'I don’t want to eat our own': Senate Republicans fret over Trump-McConnell rift

'I don’t want to eat our own': Senate Republicans fret over Trump-McConnell rift
Royalty-free stock photo ID: 1220329114. Mitch McConnell speaks as President Donald Trump points to the crowd 10.13.18 Richmond, Kentucky MAGA Rally
Commentary

When Senate Minority Leader Mitch McConnell first saw Donald Trump's pointed screed skewering him as a "dour, sullen, and unsmiling political hack," he laughed, according to CNN.

That's certainly the image McConnell's allies want to project, as they assure reporters in multiple stories the the Minority Leader is moving on from Trump, likely won't ever speak to him again, and remains laser-focused on one thing only: retaking control of the Senate in 2022. In essence, Trump is riffraff and canny McConnell doesn't have time for it.

What is undoubtedly true in all that projection is the fact that McConnell's every waking moment is devoted to reclaiming power over the upper chamber. Power is everything to McConnell and it's only fitting that it's the legacy issue he cares about most. "Mr. McConnell needs to be returned to his top role after the 2022 elections to become the longest-serving Senate leader in history in 2023, a goal the legacy-minded Kentuckian would no doubt like to achieve," writes TheNew York Times. The Times also reports that one GOP senator said McConnell might have triggered a rebellion if he had voted to convict—which is exactly why he didn't. But think about that—McConnell, worshipper of raw power, didn't have the political juice to lead his caucus and so he once again fumbled the opportunity to navigate a way out of Trump's wilderness.

Whatever McConnell wants everyone to believe about his cool, cunning strategery, 42 members of his caucus voted to acquit Trump and several of them are openly losing their minds about the Trump-McConnell schism.

Trump's chief sycophant, Sen. Lindsey Graham of South Carolina, is beside himself trying to find enough adjectives to convey how invaluable Dear not-Leader remains to the party. Since the acquittal vote, Graham has cast Trump as the most "vibrant," "consequential," and "potent force" of the Republican party in various interviews. Oh, and don't forget, daughter-in-law Lara Trump is "the future of the Republican Party." (Talk about single-handedly killing your own credibility.)

Anyway, Graham fretted about the internecine warfare Tuesday on Fox News, saying, "I'm more worried about 2022 than I've ever been ... I don't want to eat our own." Graham said that if McConnell didn't understand how essential Trump is, "he's missing a lot."

Trump ally Sen. Ron Johnson of Wisconsin has been a little more menacing in his denunciations of McConnell. "I think he needs to be a little careful," Johnson said in a radio interview earlier this week on The Ross Kaminsky Show. "When the leader of the Senate conference speaks, he has to understand what he says reflects on all of us. And I didn't appreciate his comments, let's put it that way."
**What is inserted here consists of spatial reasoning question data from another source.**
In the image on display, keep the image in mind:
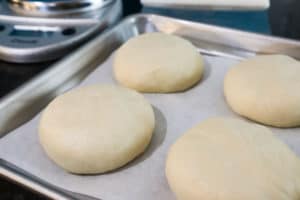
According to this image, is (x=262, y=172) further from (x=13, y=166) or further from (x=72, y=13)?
(x=72, y=13)

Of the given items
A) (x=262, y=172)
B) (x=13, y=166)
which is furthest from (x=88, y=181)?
(x=262, y=172)

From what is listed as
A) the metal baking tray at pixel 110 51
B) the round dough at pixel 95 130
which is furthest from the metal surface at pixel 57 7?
the round dough at pixel 95 130

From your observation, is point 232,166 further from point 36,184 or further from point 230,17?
point 230,17

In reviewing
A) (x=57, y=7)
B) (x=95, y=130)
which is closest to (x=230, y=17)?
(x=57, y=7)

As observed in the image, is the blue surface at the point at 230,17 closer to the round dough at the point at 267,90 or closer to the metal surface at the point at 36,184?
the round dough at the point at 267,90

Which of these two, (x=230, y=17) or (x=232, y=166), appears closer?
(x=232, y=166)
Johnson told the Times that McConnell could kill GOP chances with pro-Trump voters. "You are not going to be able to have them on your side if you are ripping the person they have a great deal of sympathy for in what he has done for this country and the personal toll President Trump has shouldered," he said.

Poor Trump. The murderous riot he inspired has really taken a toll on him and his cultists.

But Johnson isn't wrong about the Trump-McConnell feud being a vote killer—he's just over-representing one side of it. Sure, pro-Trumpers have already proven they're not particularly jazzed about turning out in support of Senate Republicans if Trump isn't on the ticket. But on the other side of the equation, a whole bunch of once-dedicated GOP voters are abandoning the party over Trump's post-election rampage against a free and fair contest that he quite simply lost. Trump's months-long campaign to overturn those results, underwritten by the vast majority of congressional Republicans, has done incalculable damage to the party.

So however steely McConnell's resolve, Trump is still the noxious blow torch McConnell has repeatedly failed to neutralize.